When we reached the cave of which the guide had spoken we reined in. The rocky face of the cliff closed down, and the uneven track wound down toward thickly wooded and much cut up land beyond. The veils of rain blew across like vertical sweeps from gigantic sword blades. Uthnior hesitated.
“To wait here, now, will not be advisable.”
“Our tracks will be washed out.” I said tentatively.
“Assuredly, koter. But the bodies of the Hawkwas will be found. Their friends will search.

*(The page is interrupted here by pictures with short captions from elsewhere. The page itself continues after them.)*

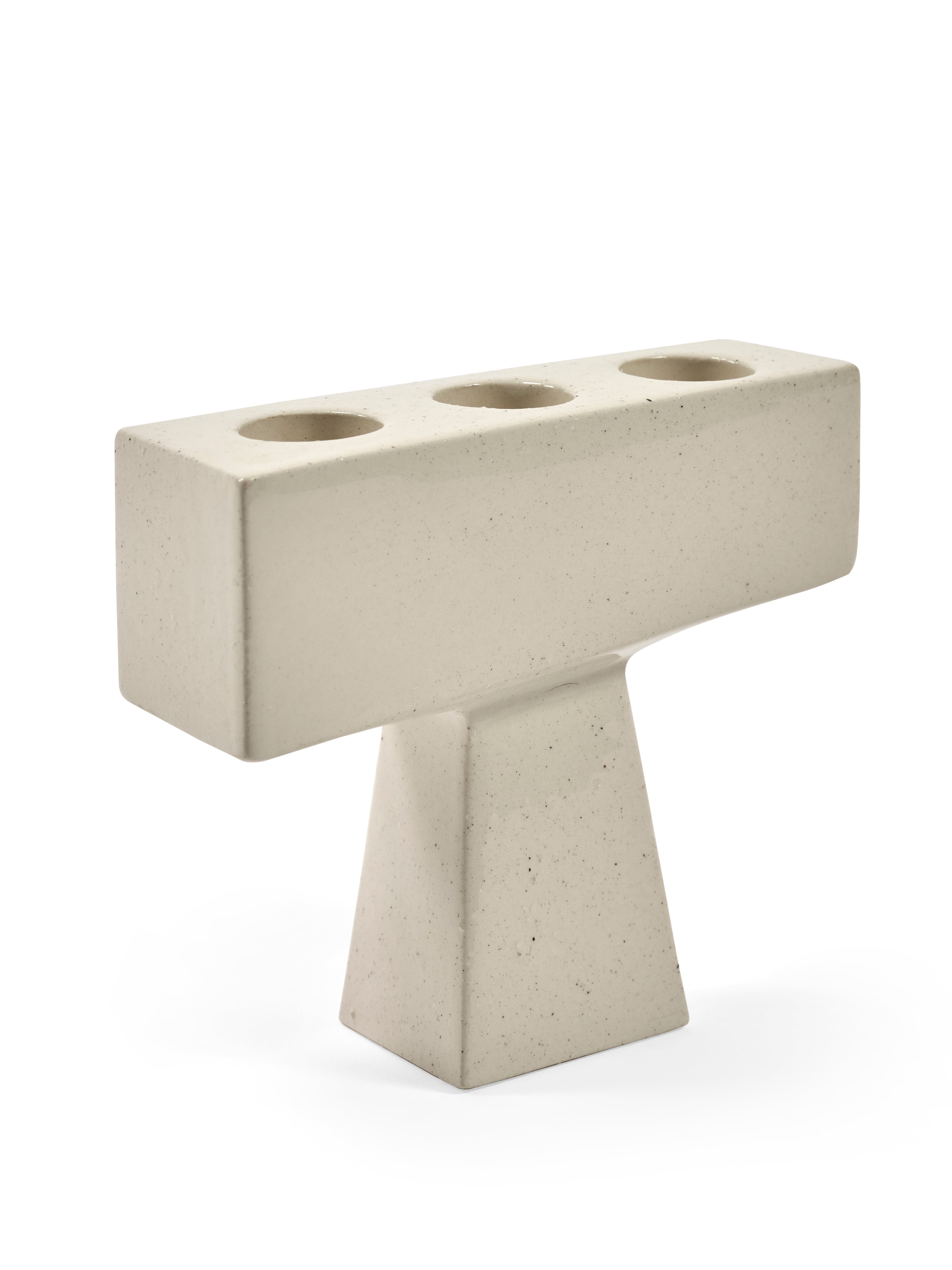 Candle Holder 06 Beige Molly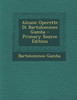 Alcune Operette Di Bartolommeo Gamba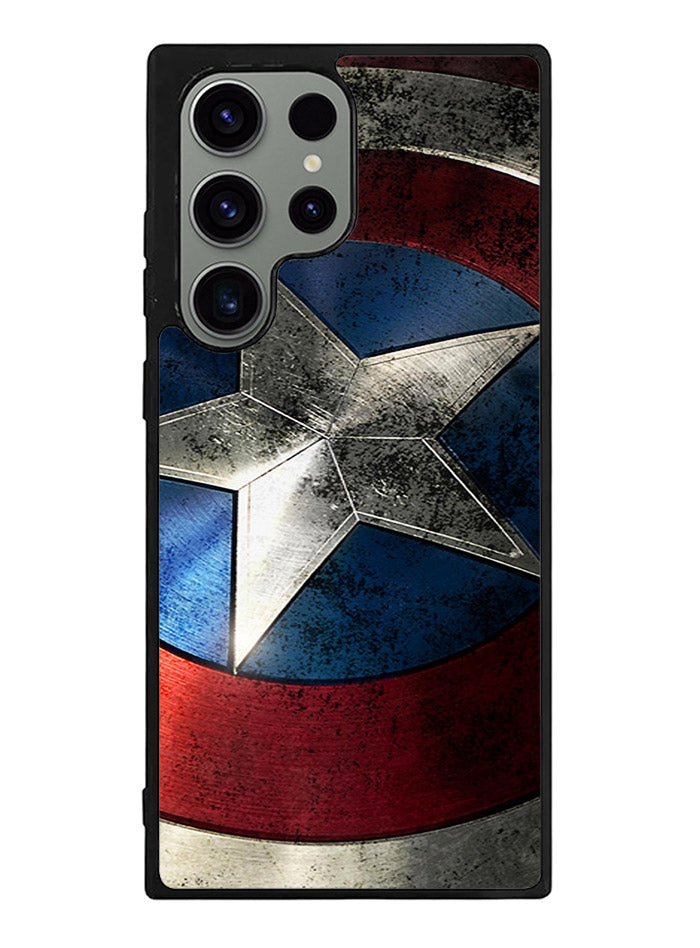 Captain America Shield Snap Samsung Galaxy S23 Ultra 5G Case
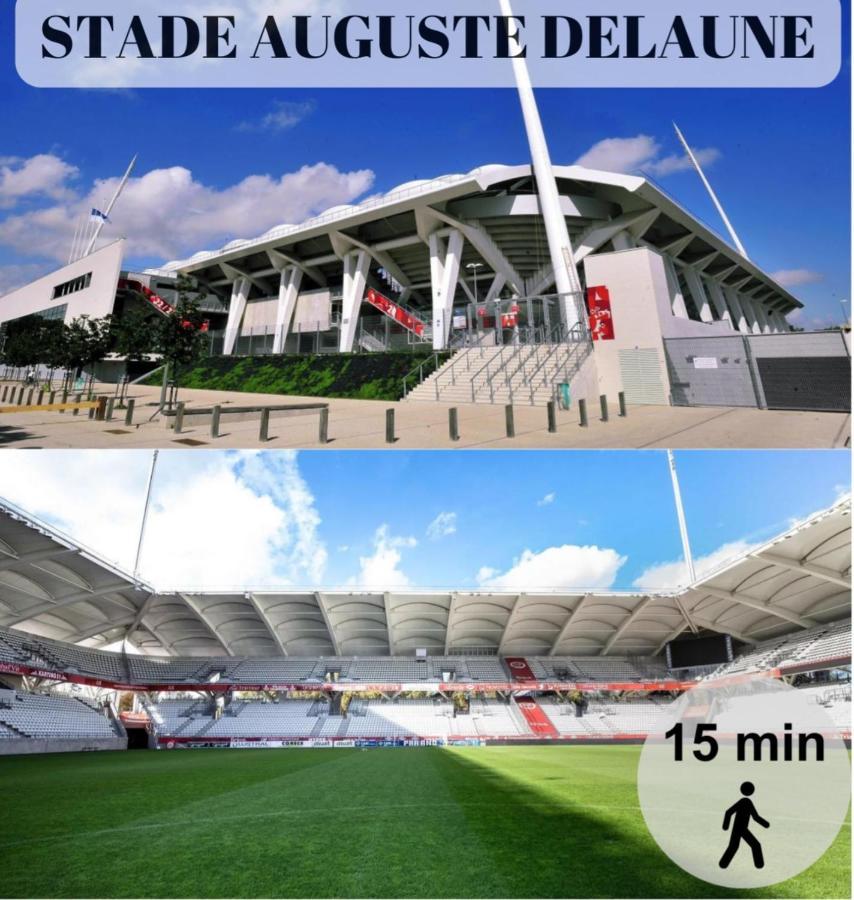 Le Cocon De Reims /Wifi/Commerce /Av De Paris Exteriör bild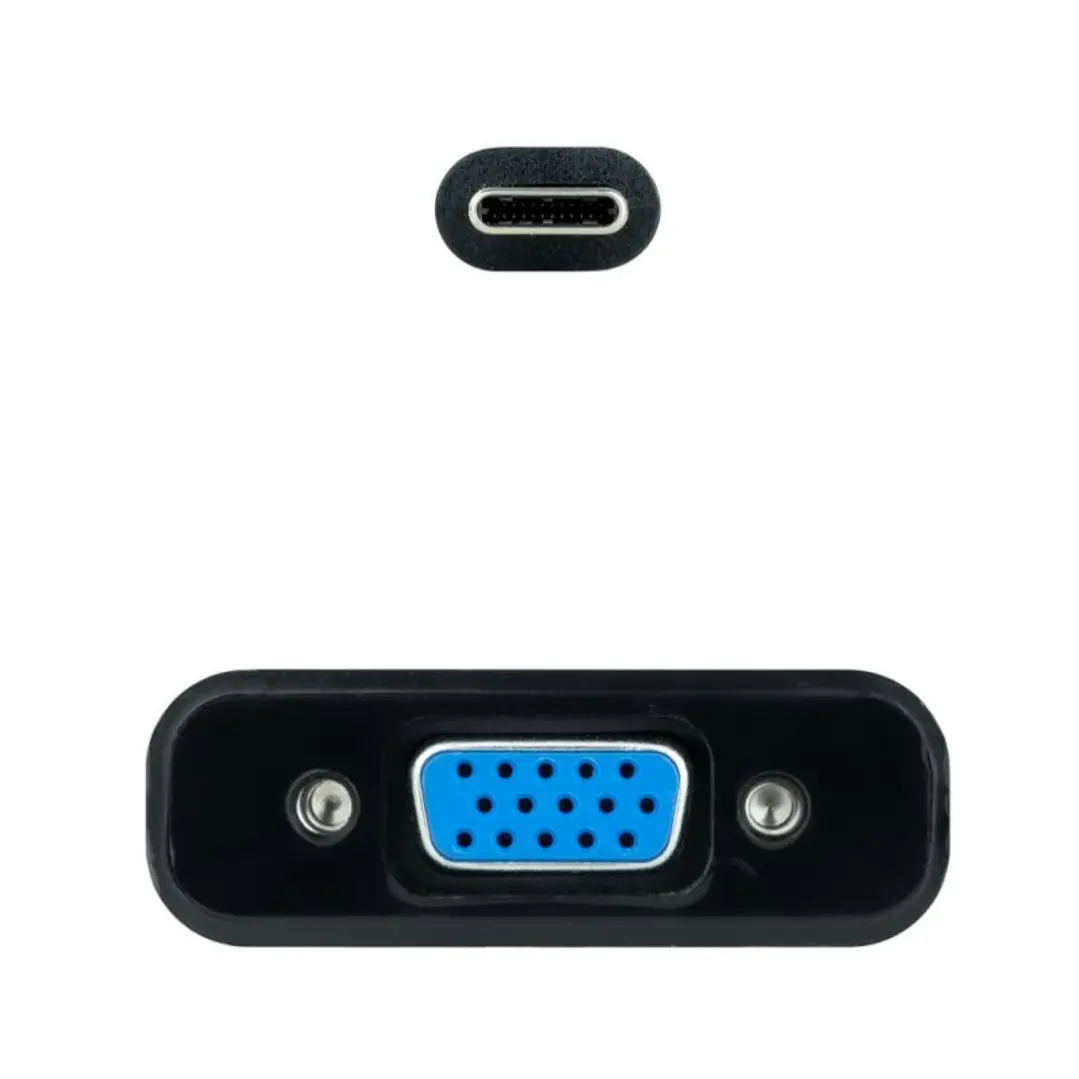 Nanocable Conversor USB-C/M a VGA/H Negro 10cm 3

It will not be difficult to find a lone man hiding in a cave.”
“So you-” began Barty.
“Ride with us until you find a secure hide,” I said.
Barty swung to face me, annoyed; but he saw my face and did not pursue the argument. We rode on. The sense of desolation that depressed me here in these Kwan Hills lightened a little as the rain eased. I knew the atmospheric feelings were mine, that in other circumstances I would have joyed to explore here. Barty relapsed into a hurt silence, unable to comprehend why my companionship had so sadly fallen away. Uthnior led on, alert, sniffing the wind, his eyes forever scanning the distant prospects that opened up with each turn in our winding progress through the hills.